If the world didn’t already know that Manchester United boss Alex Ferguson was not a man to mess with at the workplace, then he confirmed it once and for all during his appearance at Trinity College's Philosophical Society on Wednesday night.

"Control is very, very important because if I lost control of all these multi-millionaires in my dressing room -- I'm dead . . . So if anyone steps out of my control -- they're dead," said one of the most successful managers in the history of football.

They don't call his legendary tongue lashings the hairdryer treatment for nothing!

Just ask David Beckham, the poster boy who fell afoul of the red-faced Scot when he married Posh Spice and took to the celebrity lifestyle the Ferguson abhors.

The two fell out, Fergie threw a boot at Beckham in the dressing room and he was soon off to Real Madrid.

Same story with Jaap Stam when he dissed the Neville brothers in his autobiography , and same story for Ruud Van Nistelrooy when he picked on wonder boy Cristiano Ronaldo.

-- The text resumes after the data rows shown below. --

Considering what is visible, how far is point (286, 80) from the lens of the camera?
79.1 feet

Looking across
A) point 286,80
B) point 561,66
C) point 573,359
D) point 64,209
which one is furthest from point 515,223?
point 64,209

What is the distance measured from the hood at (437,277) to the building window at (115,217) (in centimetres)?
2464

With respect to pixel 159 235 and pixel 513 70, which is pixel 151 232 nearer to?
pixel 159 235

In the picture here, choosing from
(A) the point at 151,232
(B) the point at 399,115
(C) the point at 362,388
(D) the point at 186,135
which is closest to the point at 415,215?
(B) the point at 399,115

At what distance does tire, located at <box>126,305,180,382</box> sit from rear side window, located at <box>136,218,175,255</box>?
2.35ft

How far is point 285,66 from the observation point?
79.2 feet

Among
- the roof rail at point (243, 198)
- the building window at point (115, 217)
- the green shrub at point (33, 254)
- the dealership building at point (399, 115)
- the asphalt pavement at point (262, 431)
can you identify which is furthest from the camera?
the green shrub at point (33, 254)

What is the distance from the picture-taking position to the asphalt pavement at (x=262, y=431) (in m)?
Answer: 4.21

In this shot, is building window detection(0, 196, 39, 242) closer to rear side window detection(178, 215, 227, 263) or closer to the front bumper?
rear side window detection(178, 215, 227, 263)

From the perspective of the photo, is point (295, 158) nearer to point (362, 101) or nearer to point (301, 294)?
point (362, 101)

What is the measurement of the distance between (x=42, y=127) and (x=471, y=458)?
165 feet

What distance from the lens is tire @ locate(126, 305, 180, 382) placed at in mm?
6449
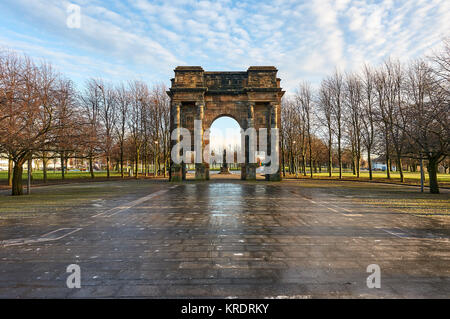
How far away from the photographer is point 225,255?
4.47 meters

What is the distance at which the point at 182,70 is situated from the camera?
2725cm

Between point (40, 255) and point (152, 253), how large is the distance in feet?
6.73

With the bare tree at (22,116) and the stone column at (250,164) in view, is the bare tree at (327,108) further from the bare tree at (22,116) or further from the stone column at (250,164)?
the bare tree at (22,116)

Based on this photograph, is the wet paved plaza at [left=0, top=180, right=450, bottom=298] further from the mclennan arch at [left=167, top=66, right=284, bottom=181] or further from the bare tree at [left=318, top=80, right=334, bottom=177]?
the bare tree at [left=318, top=80, right=334, bottom=177]

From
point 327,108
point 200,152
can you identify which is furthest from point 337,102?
point 200,152

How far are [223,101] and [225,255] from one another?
2535 cm

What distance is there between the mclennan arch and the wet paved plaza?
19584 mm

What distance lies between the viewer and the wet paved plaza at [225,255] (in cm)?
321

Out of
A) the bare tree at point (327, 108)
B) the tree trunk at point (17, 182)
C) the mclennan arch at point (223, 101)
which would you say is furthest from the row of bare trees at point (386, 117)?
the tree trunk at point (17, 182)

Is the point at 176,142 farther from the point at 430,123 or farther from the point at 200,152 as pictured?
the point at 430,123

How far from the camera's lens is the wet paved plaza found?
321cm

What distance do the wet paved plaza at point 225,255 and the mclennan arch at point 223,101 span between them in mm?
19584
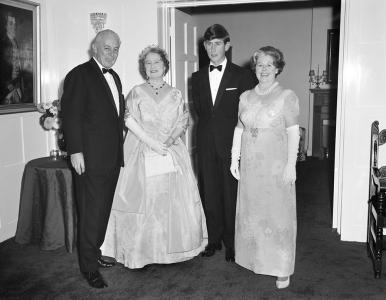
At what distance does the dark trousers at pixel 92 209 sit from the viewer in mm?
2828

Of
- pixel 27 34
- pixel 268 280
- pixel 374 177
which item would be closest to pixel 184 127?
pixel 268 280

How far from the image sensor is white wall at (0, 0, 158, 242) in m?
3.93

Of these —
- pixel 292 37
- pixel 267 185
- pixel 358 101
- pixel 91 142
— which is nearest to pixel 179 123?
pixel 91 142

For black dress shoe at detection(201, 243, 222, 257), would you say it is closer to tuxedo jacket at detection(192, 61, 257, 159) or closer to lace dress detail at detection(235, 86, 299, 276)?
lace dress detail at detection(235, 86, 299, 276)

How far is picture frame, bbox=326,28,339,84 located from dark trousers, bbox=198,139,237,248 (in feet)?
18.0

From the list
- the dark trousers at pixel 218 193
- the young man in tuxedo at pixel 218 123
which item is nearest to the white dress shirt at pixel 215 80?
the young man in tuxedo at pixel 218 123

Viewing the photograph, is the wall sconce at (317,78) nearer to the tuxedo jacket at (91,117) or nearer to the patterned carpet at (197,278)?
the patterned carpet at (197,278)

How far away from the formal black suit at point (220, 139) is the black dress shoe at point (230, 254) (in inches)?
1.4

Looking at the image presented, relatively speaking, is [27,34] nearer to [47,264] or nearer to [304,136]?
[47,264]

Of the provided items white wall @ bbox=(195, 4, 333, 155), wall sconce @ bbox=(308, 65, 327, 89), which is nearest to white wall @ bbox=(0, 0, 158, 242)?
wall sconce @ bbox=(308, 65, 327, 89)

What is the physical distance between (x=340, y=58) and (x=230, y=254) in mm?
1813

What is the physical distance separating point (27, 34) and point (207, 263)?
2.42 metres

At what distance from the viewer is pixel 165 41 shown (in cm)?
413

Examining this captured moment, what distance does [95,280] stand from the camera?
2.90 meters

All three were shipped out of the club fairly lively.

"The most important person in Manchester United is the manager," Ferguson is quoted in the Irish Independent as telling the students in Dublin.

With the state of Man United's finances – the club’s American owner Malcolm Glazer has leveraged an incredible amount of debt on the club (read John Fay's take on that here), Ferguson might think he is the most important man at the club, but the reality today is that the club’s chief accountant could be the man with the most influence on the future of the club, both on and off the field.

Did Ferguson get the $113 odd million transfer money from Ronaldo's sale to Real Madrid to finance the acquisition of new players? No he did not, it went to paying off the interest on the the club's debt.

Maybe Fergie needs to give the Glazers of the accountants a bit of the hairdryer treatment to re-establish himself as the most important man at the club.